Evergreen
Senior Member (Voting Rights)
Gotcha.No, I am saying I am suspicious because
1. There is no baseline pre run in measurement, for both groups, whereas in Dara we know the run in baselines for 90 days.
2. There is no data on the severity of these patients pre treatment, whereas in Dara we know severity pre treatment. By severity, I mean step count, not survey score.
3. The step counts were recorded for a period of 4-6 days, in contrast to a period of 9 months pre and post treatment in Dara.
I don't think these things matter as much as we might think they would.
The part of the placebo response that is drug-related starts when the drug starts (unless the participants know the drug would not be expected to have an effect till X weeks). The run-in data is still useful to have, but it's not relevant for the point we're debating here.
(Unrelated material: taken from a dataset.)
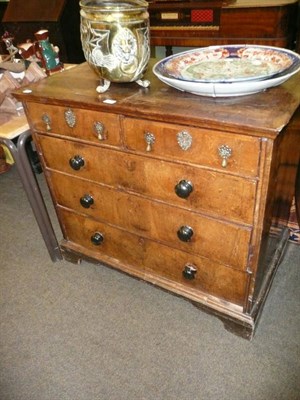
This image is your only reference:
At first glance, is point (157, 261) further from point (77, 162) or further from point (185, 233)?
point (77, 162)

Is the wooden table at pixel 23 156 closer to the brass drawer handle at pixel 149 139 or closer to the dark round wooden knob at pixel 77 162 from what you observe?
the dark round wooden knob at pixel 77 162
It's true that we don't have baseline step counts for ritux in the phase II trial, but we do know that the responders were a little, but not a lot, less severe than the non-responders (mean SF36 PF at baseline 42.9 vs 36.5, table 4), and steps per day correlate well with SF36 PF (van Campen et al. 2020).
Continuous measurement is likely to give more representative data for individuals, but when we're comparing group means to determine if something is effective or not, I'm not sure there'll be an advantage over shorter-term measurements.
None of these points can explain normal or near-normal step counts of responders in the phase II rituximab trial. But the placebo response can.